During this year’s May Day holiday in China, Qinghai Lake received 45,000 tourists, registering a tourism income of nearly 5.17 million yuan (about $798,633).
Farmers and herdsmen in Qinghai have become increasingly aware of the importance of ecological conservation, and understood more deeply that lucid waters and lush mountains are invaluable assets.
The clear Chaka Salt Lake, also a popular tourist attraction along the Qinghai-Tibet Highway, attracts hundreds of thousands of visitors every year. It looks like a fairyland against the blue sky and while clouds, and is known as the “mirror of the sky” in China.

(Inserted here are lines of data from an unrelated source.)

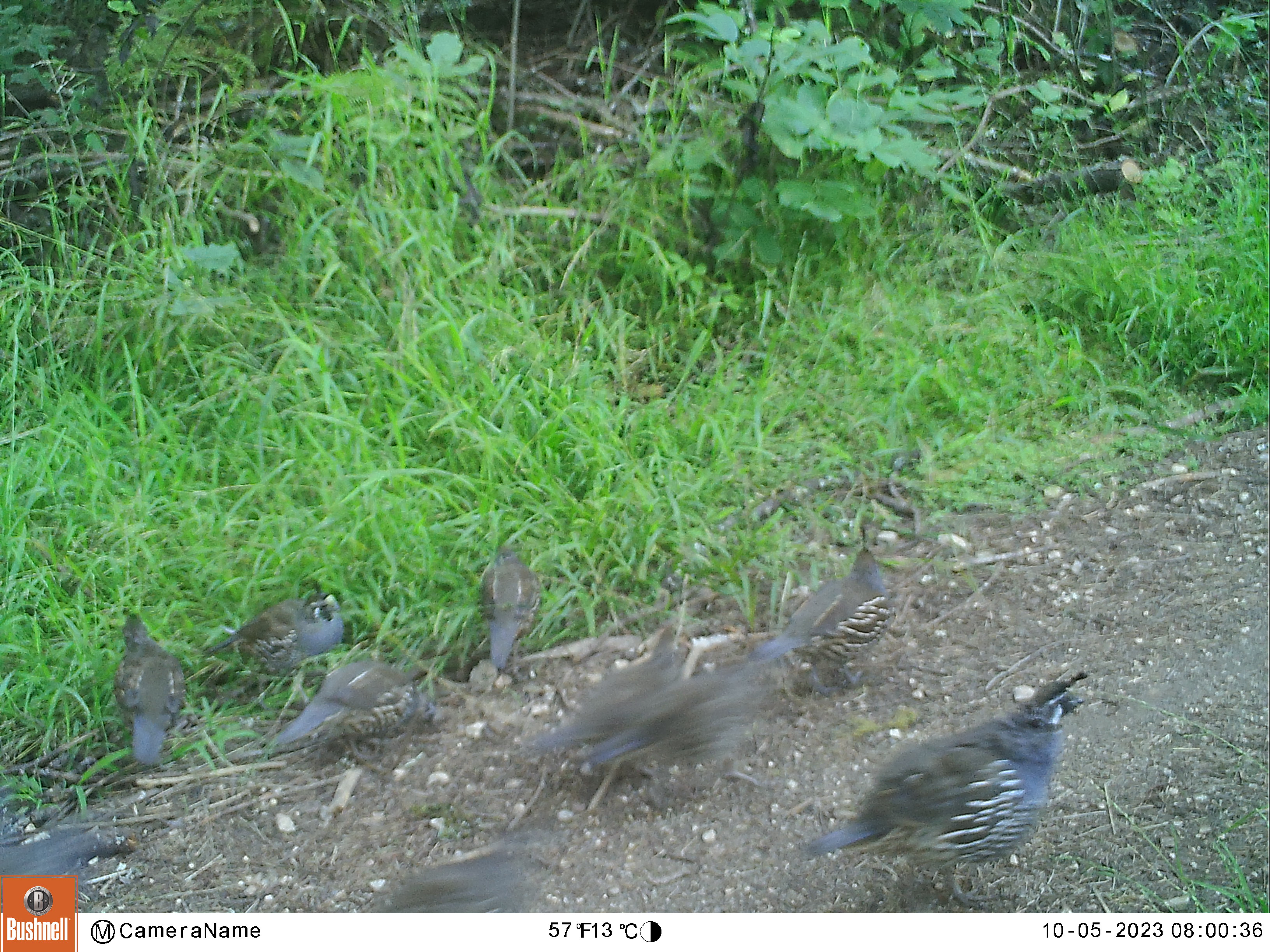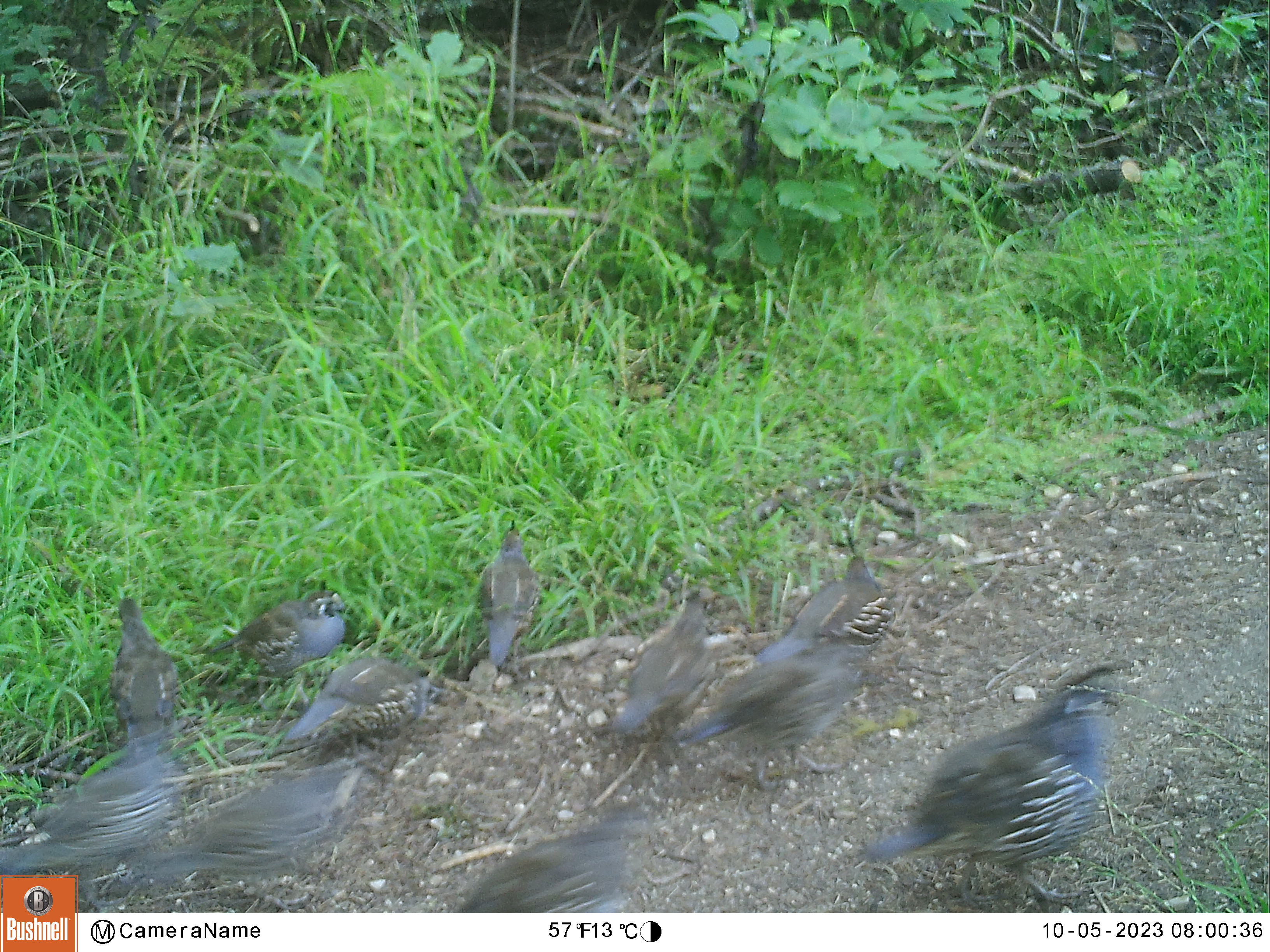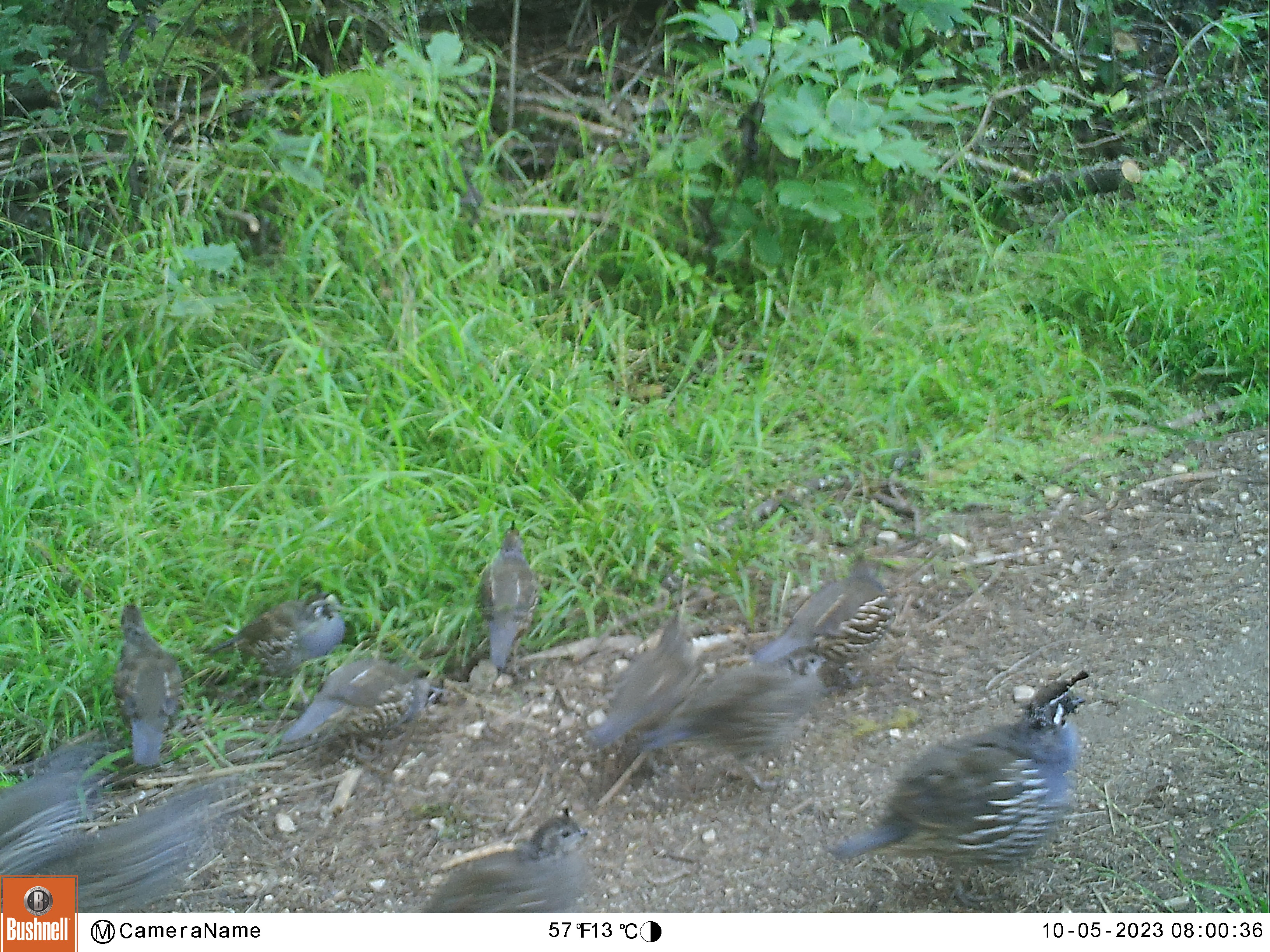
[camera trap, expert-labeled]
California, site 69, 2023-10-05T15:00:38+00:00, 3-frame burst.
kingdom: Animalia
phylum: Chordata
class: Aves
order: Galliformes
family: Odontophoridae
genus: Callipepla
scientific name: Callipepla californica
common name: california quail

Bayin village, which is located near the Chaka Salt Lake, has brought villagers a better life by boosting tourism.
To draw tourists, Bayin village has comprehensively improved its living environment and infrastructure. Now the village has flat and clean roads, spacious and lively squares, and bright and tidy hotel rooms.
“Decorating the garden can not only attract more visitors, but bring pleasure to myself,” said Shen Deping, a local villager, while planting flowers in a garden in front of her home.
Taking advantage of the Chaka Salt Lake, farmers and herdsmen in Bayin village, once a poor mountainous village, has started to run B&Bs, with the total number of hotel rooms in the village reaching 328. To provide better travel experience for tourists, Bayin has pooled resources to hold training courses on cooking, B&B management, and Mandarin.
Not only has Bayin village got a brand new look, but residents in the village have adopted a new mindset and shown great enthusiasm for making their hometown better.
“Whoever did a poor job in keeping their houses clean would be too embarrassed to make a speech at the villagers’ meetings,” said Shen, who has just been reelected as president of the women’s federation of the village.
“As villagers compete and cooperate with each other in improving tourism products and services, they have forged better neighborly relations,” Shen noted.
“We will continue to take the opportunity provided by the Chaka Salt Lake, push ahead with the unified management of B&Bs, and perfect the services to make local people more prosperous,” said Zhao Fuchang, an official stationed in Bayin for poverty alleviation.